Sat Eye Candy: Gabriel’s Exodus

By Team JamBase Aug 16, 2008 4:50 am PDT

PETER GABRIEL DEPARTS PROG INSTITUTION
INADVERTENTLY UNLEASHES LAND OF CONFUSION

Not long after the release of their most ambitious (and posthumously, most critically lauded) album, The Lamb Lies Down on Broadway, Peter Gabriel announced his departure from Genesis this week in 1975. While sullied by their ’80s video age dominance and myriad MUCH less, uh, artistic efforts over the years, the boys of Genesis in their earliest days were musically ambitious, creatively charged and genuinely weird – all fine virtues for a band. Gabriel’s exodus was deemed the death knell for Genesis but we all know how it worked out for all parties, who now enjoy their bowel movements atop gold toilets while adoring legions peel them grapes in the next room. Still, it’s worth leaning back to the early ’70s to see them in their prime, a worthy if largely uncredited contributor to rock’s sophistication and overall scope.

Let’s kick it off with a sinewy odyssey, “The Musical Box,” captured live on Belgian TV in 1972. Gabriel looks so young one wonders if he got carded every time he ordered a pint. And yes, that’s an incredibly youthful Phil Collins, long before he ruined the drum sound of popular music, providing fab stick work on this merger of jazz fusion, space rock and nursery rhymes.

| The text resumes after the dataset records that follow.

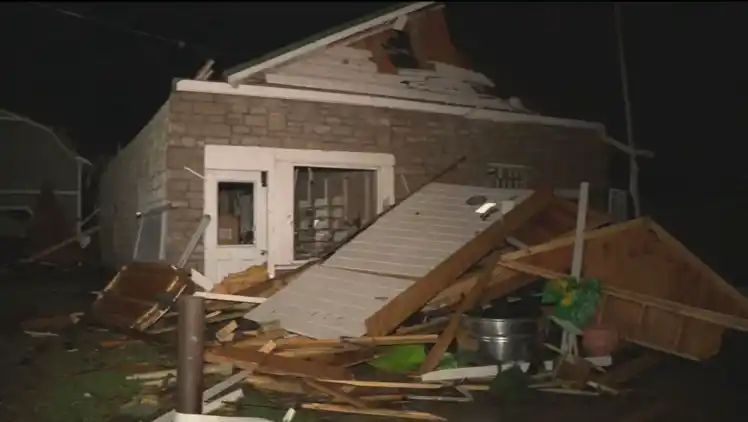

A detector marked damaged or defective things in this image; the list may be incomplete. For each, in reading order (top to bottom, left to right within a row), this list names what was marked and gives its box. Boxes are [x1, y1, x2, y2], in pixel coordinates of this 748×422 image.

damaged house [99, 2, 628, 284]
broken window [216, 183, 254, 246]
broken window [294, 167, 376, 260]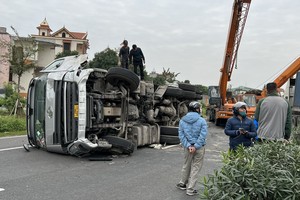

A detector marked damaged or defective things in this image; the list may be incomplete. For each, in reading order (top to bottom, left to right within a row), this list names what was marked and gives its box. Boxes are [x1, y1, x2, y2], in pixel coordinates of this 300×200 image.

overturned truck [26, 54, 202, 156]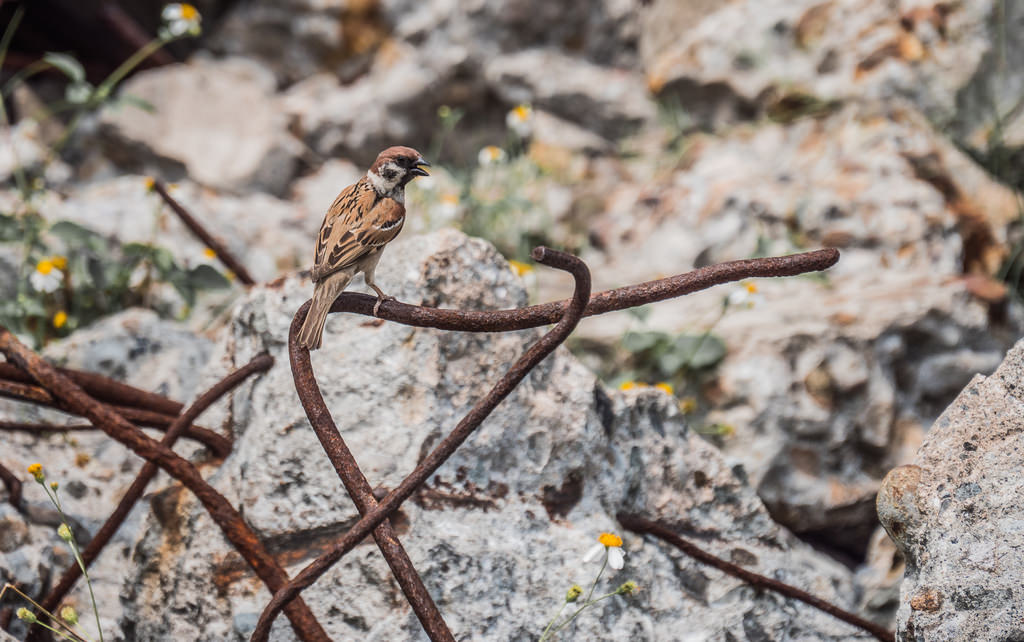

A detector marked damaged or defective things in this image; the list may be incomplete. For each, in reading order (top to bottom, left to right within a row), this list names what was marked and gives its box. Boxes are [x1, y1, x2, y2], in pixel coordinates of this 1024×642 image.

rusty iron rod [151, 178, 256, 282]
rusty iron rod [328, 248, 840, 330]
rusty iron rod [0, 460, 21, 510]
rusty iron rod [0, 360, 188, 416]
rusty iron rod [35, 356, 276, 620]
rusty iron rod [0, 328, 326, 636]
rusty iron rod [292, 312, 456, 636]
rusty iron rod [252, 245, 592, 640]
rusty iron rod [616, 512, 896, 642]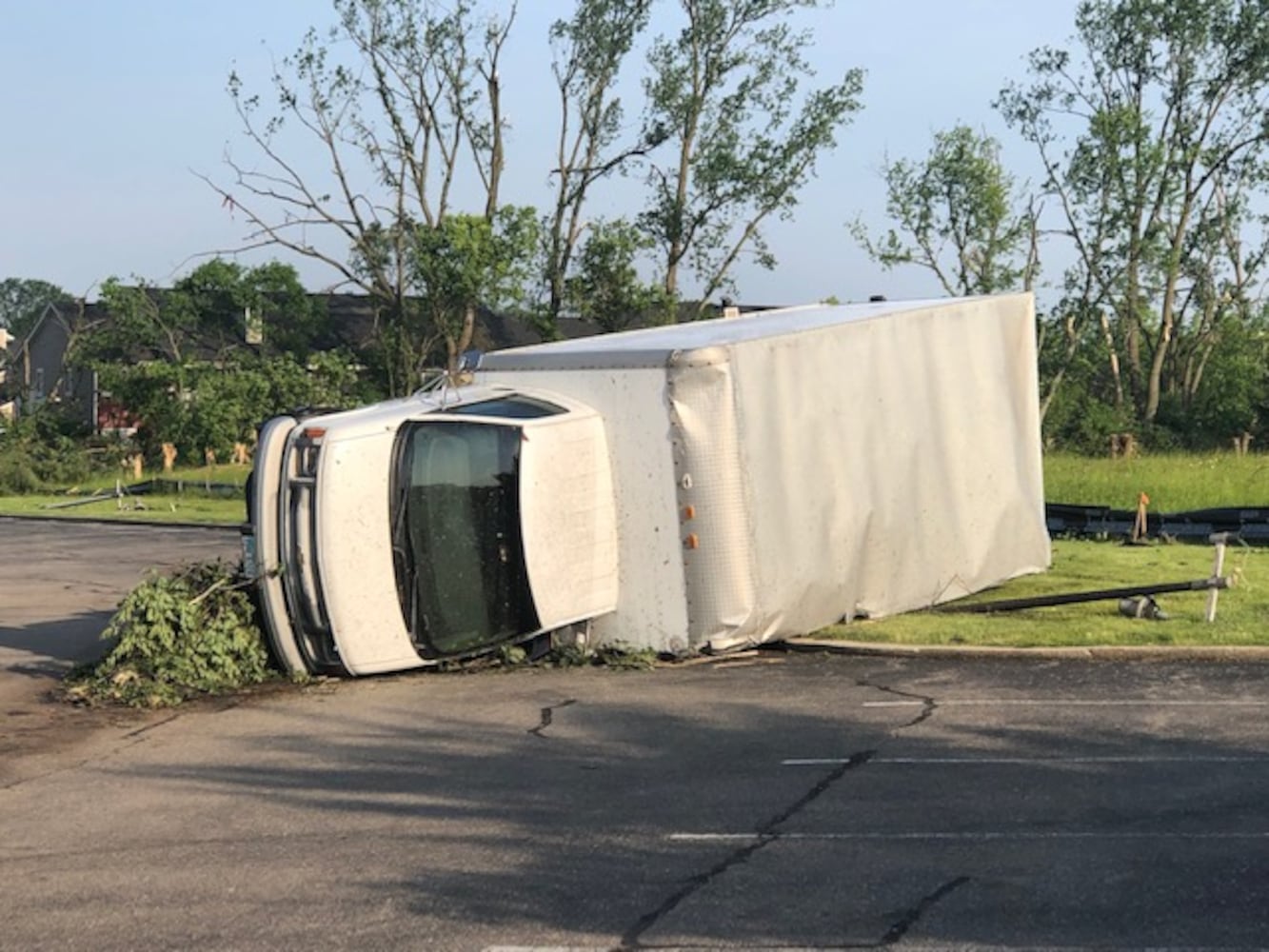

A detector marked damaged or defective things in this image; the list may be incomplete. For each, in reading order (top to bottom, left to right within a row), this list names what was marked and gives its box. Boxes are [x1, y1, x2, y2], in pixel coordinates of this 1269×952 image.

overturned white truck [246, 293, 1051, 674]
cracked asphalt road [2, 518, 1269, 948]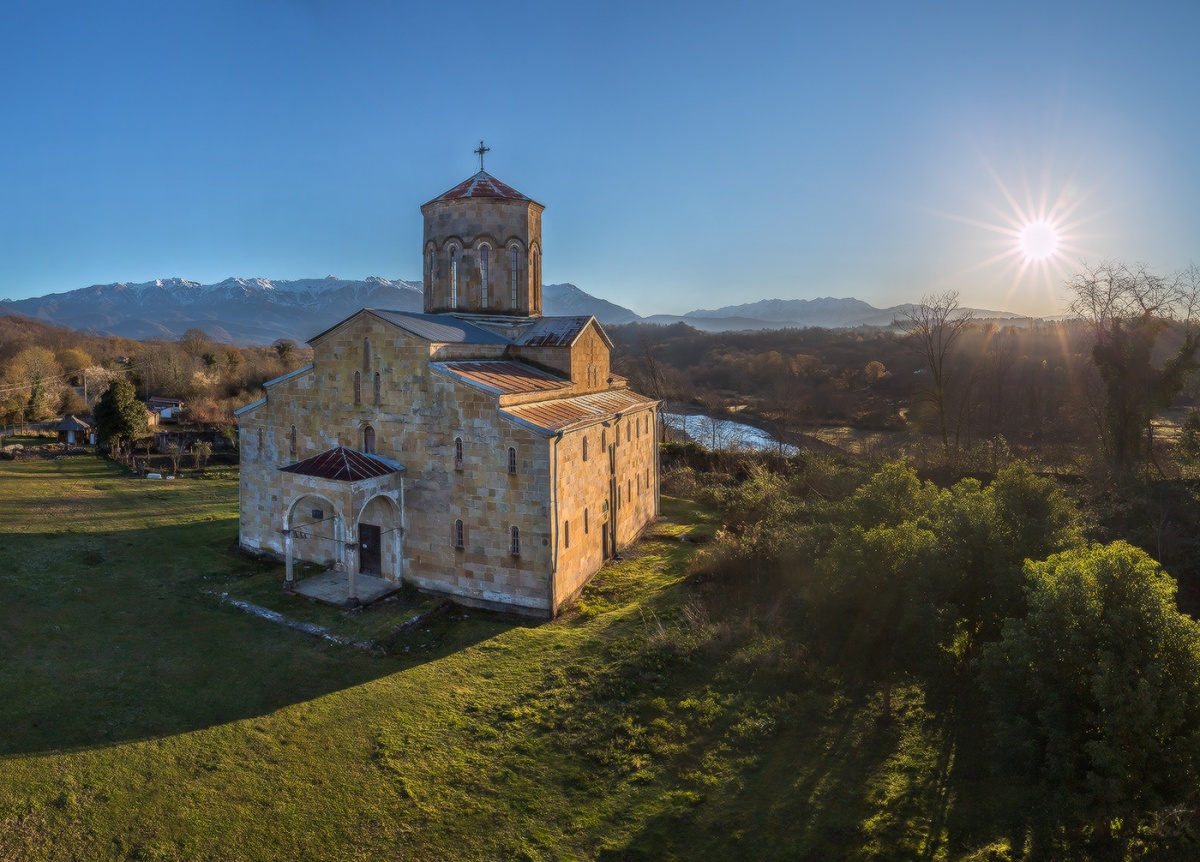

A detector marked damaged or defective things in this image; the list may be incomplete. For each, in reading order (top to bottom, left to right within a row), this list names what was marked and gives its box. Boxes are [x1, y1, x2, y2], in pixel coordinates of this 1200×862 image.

rusty metal roof [424, 171, 532, 206]
rusty metal roof [436, 360, 571, 396]
rusty metal roof [504, 388, 662, 434]
rusty metal roof [278, 449, 405, 482]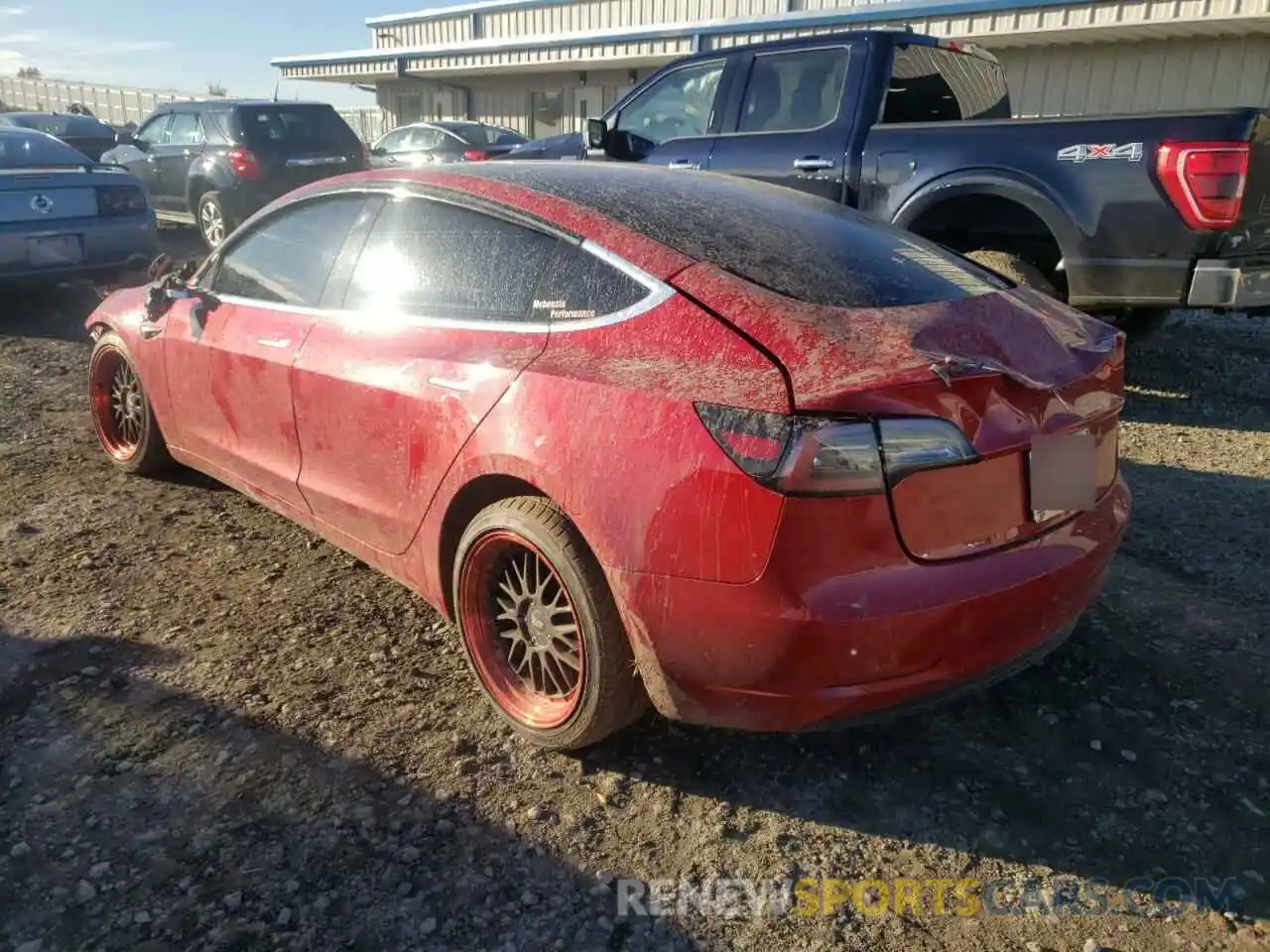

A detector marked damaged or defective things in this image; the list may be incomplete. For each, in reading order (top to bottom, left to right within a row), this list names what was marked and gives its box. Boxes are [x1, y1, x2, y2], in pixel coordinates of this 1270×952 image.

damaged red tesla [81, 166, 1127, 750]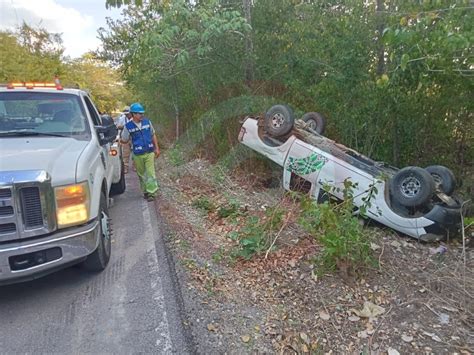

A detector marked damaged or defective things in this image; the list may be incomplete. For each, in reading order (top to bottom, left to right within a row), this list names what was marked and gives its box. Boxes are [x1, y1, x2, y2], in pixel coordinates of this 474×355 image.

damaged vehicle [239, 103, 462, 242]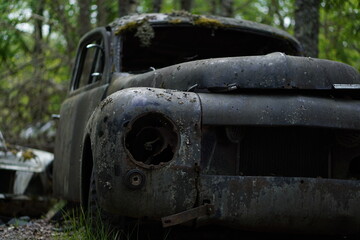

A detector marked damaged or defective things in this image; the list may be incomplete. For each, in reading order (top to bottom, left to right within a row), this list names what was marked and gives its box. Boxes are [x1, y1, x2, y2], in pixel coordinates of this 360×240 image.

abandoned vehicle [0, 131, 53, 218]
broken headlight socket [124, 169, 146, 189]
rusted car body [52, 12, 360, 234]
abandoned vehicle [52, 13, 360, 234]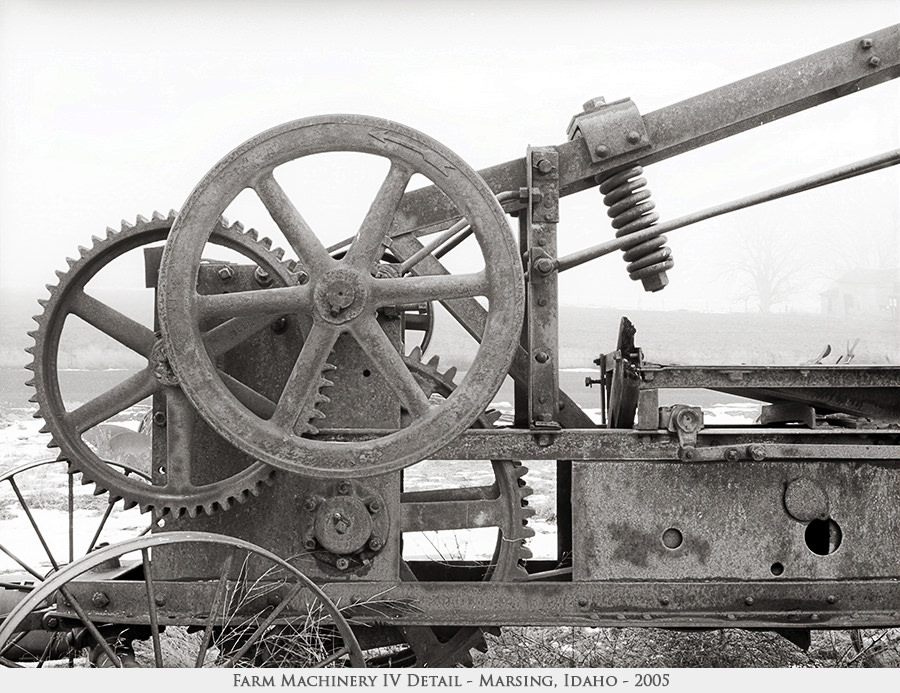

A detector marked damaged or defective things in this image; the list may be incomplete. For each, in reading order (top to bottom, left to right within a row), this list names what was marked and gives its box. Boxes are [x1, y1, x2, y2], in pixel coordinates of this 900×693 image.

large rusted sprocket [28, 211, 294, 512]
large rusted sprocket [158, 116, 524, 478]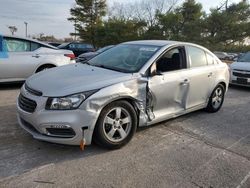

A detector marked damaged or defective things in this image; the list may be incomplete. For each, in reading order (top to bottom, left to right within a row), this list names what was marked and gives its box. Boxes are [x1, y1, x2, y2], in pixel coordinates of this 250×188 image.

damaged silver car [16, 40, 229, 149]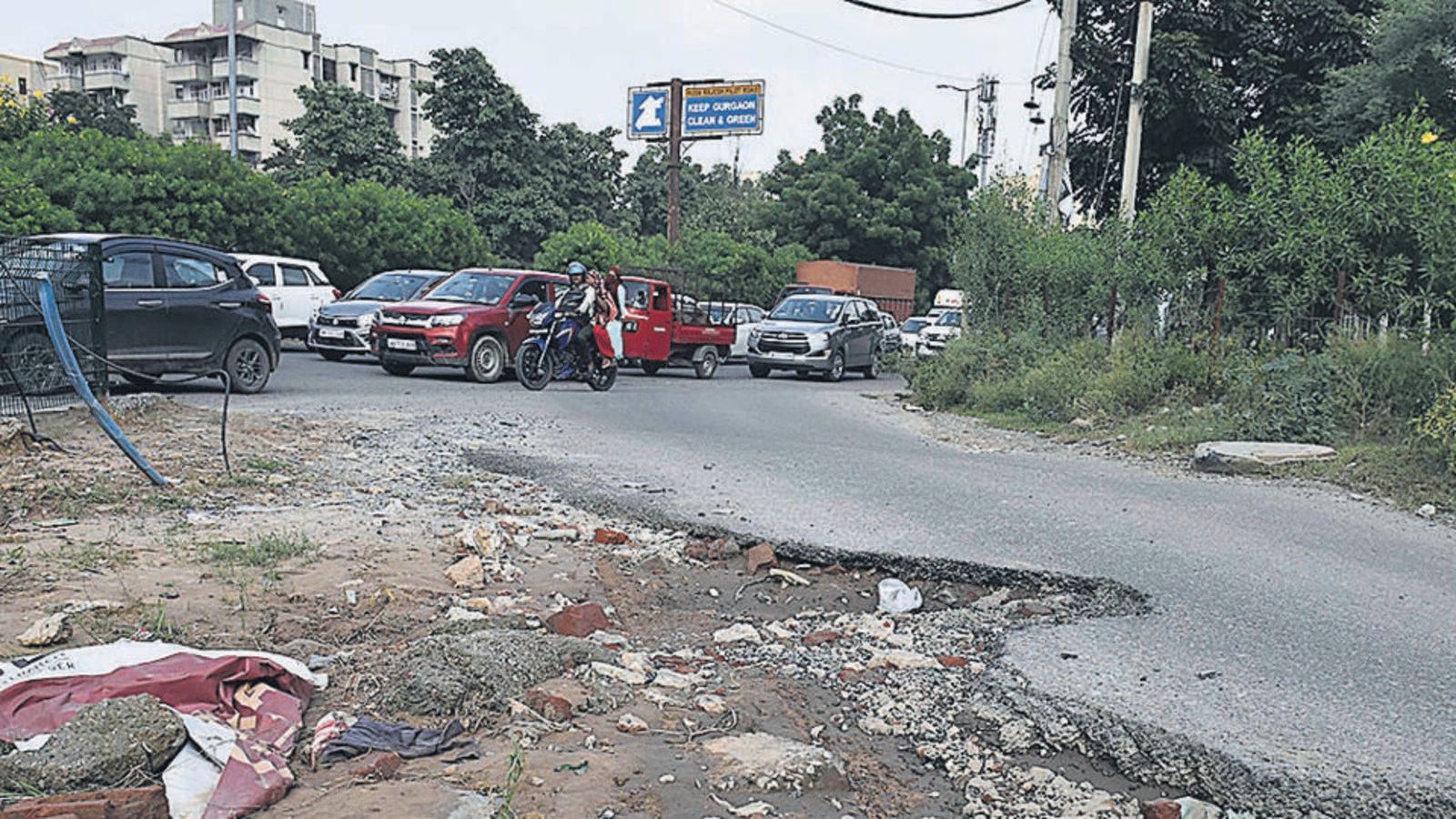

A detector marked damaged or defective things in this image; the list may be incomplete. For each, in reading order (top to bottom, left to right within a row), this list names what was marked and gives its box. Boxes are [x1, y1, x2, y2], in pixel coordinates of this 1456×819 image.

damaged asphalt road [178, 355, 1456, 810]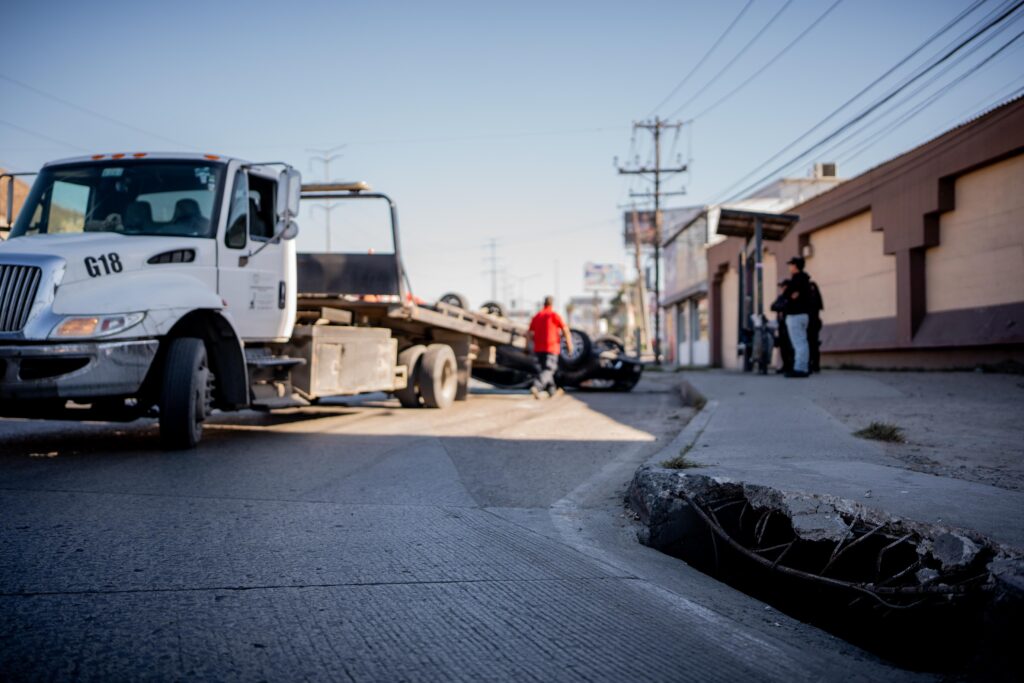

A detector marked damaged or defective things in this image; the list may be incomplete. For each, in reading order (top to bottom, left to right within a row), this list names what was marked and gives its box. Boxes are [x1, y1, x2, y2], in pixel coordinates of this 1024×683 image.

overturned car [468, 329, 643, 393]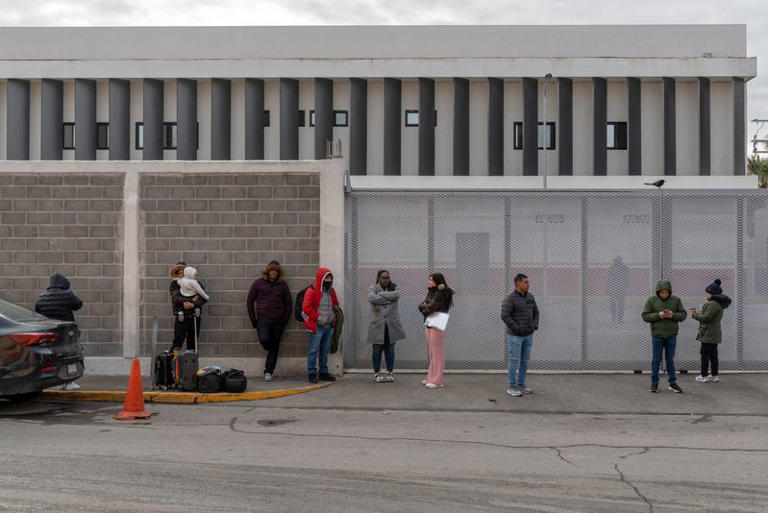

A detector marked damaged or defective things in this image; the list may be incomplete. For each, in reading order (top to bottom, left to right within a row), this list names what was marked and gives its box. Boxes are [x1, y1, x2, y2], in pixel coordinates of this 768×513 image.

crack in pavement [612, 460, 656, 512]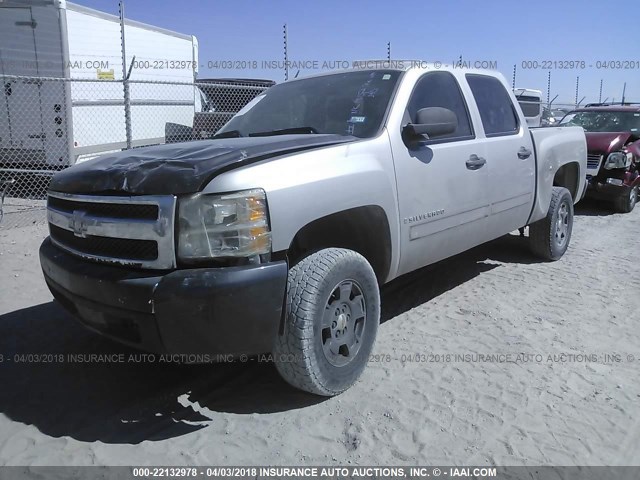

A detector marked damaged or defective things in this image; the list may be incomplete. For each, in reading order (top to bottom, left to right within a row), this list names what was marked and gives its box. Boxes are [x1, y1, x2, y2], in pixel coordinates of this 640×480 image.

damaged hood [51, 135, 356, 195]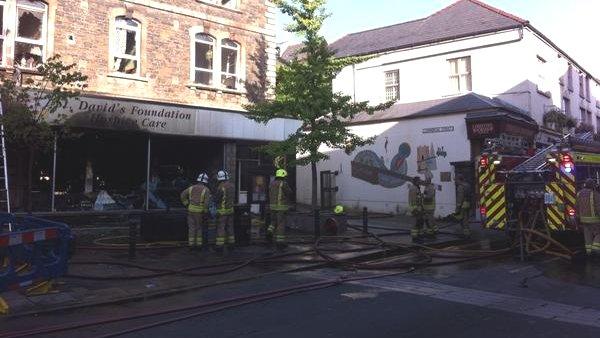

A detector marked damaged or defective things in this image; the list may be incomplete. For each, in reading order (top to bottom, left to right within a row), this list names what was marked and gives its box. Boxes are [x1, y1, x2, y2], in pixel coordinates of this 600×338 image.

broken window [14, 0, 46, 68]
broken window [112, 16, 141, 75]
broken window [193, 33, 214, 86]
broken window [220, 38, 239, 90]
broken window [448, 56, 472, 93]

Despite the goofy, theatrical intro, “I Know What I Like” is perhaps the closest Genesis’ original lineup came to pop music. Here’s a swell version from a concert in Shepperton, England in 1973.


“The Return of the Giant Hogweed.” They just don’t come up with titles like this anymore. This live take from 1973 is about as funky as this bunch ever got. Tony Banks organ playing is pretty bloody sweet here, and Gabriel moves like Gollum’s silky little brother. Appealing? Creepy? You decide.


Gabriel-era Genesis could be so, so lovely at times, none more so than “Supper’s Ready,” offered here in a 10-minute version from French television.


Here’s a series of clips and commentary from Gabriel and others on his tenure with the band. Such costumes, such make-up, such lovely, innocent frolicking…


We wrap with a spectacular run through “The Knife” from Paris in 1973. Guitarist Steve Hackett plays with some real fire on this one.